--- WHAT IS NEEDED ---
Transcribe all of the entries below word for word, leaving out the pictures.

--- DATA TO PROCESS ---
---------------
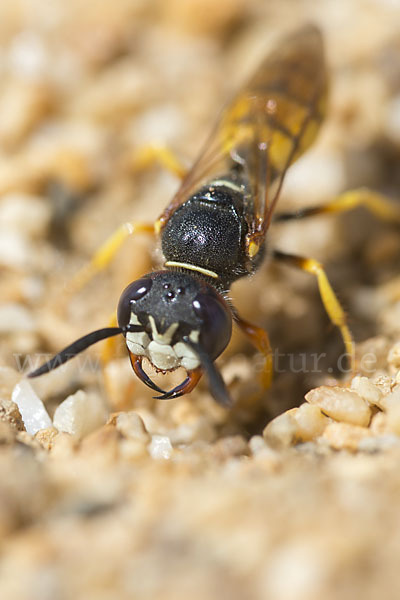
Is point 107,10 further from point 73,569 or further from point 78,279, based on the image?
point 73,569

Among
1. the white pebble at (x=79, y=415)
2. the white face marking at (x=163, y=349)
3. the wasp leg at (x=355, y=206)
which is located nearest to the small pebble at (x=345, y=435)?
the white face marking at (x=163, y=349)

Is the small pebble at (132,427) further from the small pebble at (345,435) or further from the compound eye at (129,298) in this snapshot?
the small pebble at (345,435)

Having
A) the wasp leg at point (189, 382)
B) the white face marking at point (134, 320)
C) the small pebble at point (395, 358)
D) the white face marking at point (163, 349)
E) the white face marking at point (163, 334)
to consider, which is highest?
the white face marking at point (134, 320)

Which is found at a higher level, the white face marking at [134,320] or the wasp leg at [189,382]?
the white face marking at [134,320]

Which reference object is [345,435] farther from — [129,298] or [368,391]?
[129,298]

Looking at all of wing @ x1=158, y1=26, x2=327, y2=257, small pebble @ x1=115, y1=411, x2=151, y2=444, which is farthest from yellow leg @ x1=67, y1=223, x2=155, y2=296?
small pebble @ x1=115, y1=411, x2=151, y2=444

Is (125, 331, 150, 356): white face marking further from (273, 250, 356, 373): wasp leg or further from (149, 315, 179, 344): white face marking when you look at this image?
(273, 250, 356, 373): wasp leg

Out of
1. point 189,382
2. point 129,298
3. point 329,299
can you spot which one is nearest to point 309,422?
point 189,382
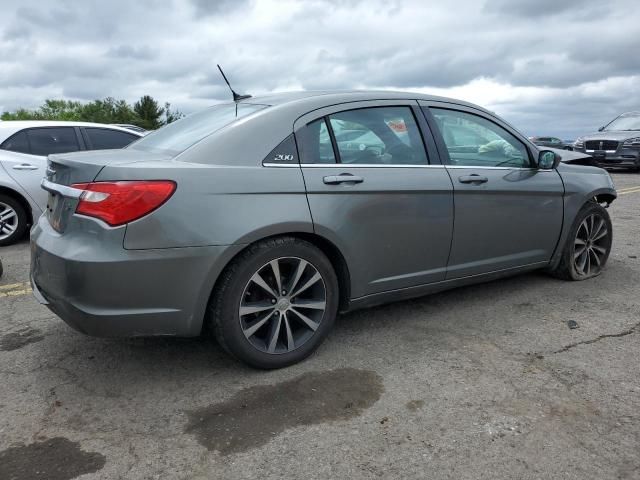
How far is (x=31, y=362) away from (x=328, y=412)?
5.85 feet

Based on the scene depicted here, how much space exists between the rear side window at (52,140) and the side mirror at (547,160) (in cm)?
539

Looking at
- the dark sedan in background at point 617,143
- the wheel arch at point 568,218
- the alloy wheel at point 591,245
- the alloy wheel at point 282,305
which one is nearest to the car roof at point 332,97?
the alloy wheel at point 282,305

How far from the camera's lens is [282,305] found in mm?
3066

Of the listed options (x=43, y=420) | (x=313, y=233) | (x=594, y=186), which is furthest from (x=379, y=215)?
(x=594, y=186)

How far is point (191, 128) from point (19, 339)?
5.63 ft

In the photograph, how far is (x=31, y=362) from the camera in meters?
---------------
--- CORRECT RESPONSE ---
Is point 107,10 further from point 73,569 or further from point 78,279, based on the image?
point 73,569

Among
1. the white pebble at (x=79, y=415)
2. the white face marking at (x=163, y=349)
3. the wasp leg at (x=355, y=206)
which is located nearest to the small pebble at (x=345, y=435)?
the white face marking at (x=163, y=349)

Is the small pebble at (132,427) further from the small pebble at (345,435) or further from the compound eye at (129,298) in this snapshot?
the small pebble at (345,435)

Having
A) the wasp leg at point (189, 382)
B) the white face marking at point (134, 320)
C) the small pebble at point (395, 358)
D) the white face marking at point (163, 349)
E) the white face marking at point (163, 334)
to consider, which is highest?
the white face marking at point (134, 320)

Which is found at a higher level, the white face marking at [134,320] or the wasp leg at [189,382]?
the white face marking at [134,320]

Which reference object is [345,435] farther from — [129,298] or [368,391]?
[129,298]

Looking at all of wing @ x1=158, y1=26, x2=327, y2=257, small pebble @ x1=115, y1=411, x2=151, y2=444, which is farthest from yellow leg @ x1=67, y1=223, x2=155, y2=296?
small pebble @ x1=115, y1=411, x2=151, y2=444

Is (125, 331, 150, 356): white face marking further from (273, 250, 356, 373): wasp leg or further from (149, 315, 179, 344): white face marking when you look at this image?
(273, 250, 356, 373): wasp leg

Out of
1. point 189,382
2. point 129,298
3. point 329,299
can you spot which one is nearest to point 309,422?
point 189,382
How far is (x=31, y=362) away from (x=328, y=412)?
5.85 feet

Based on the scene depicted here, how much space exists between the rear side window at (52,140) and the side mirror at (547,160) (in cm)?
539

Looking at
- the dark sedan in background at point 617,143
- the wheel arch at point 568,218
- the alloy wheel at point 591,245
- the alloy wheel at point 282,305
which one is nearest to the car roof at point 332,97?
the alloy wheel at point 282,305

How far from the camera's lens is [282,305] found in mm?
3066

Of the listed options (x=43, y=420) | (x=313, y=233) | (x=594, y=186), which is furthest from (x=379, y=215)?
(x=594, y=186)

How far is point (191, 128) from point (19, 339)?
5.63 ft

In the photograph, how far is (x=31, y=362) from the camera in meters?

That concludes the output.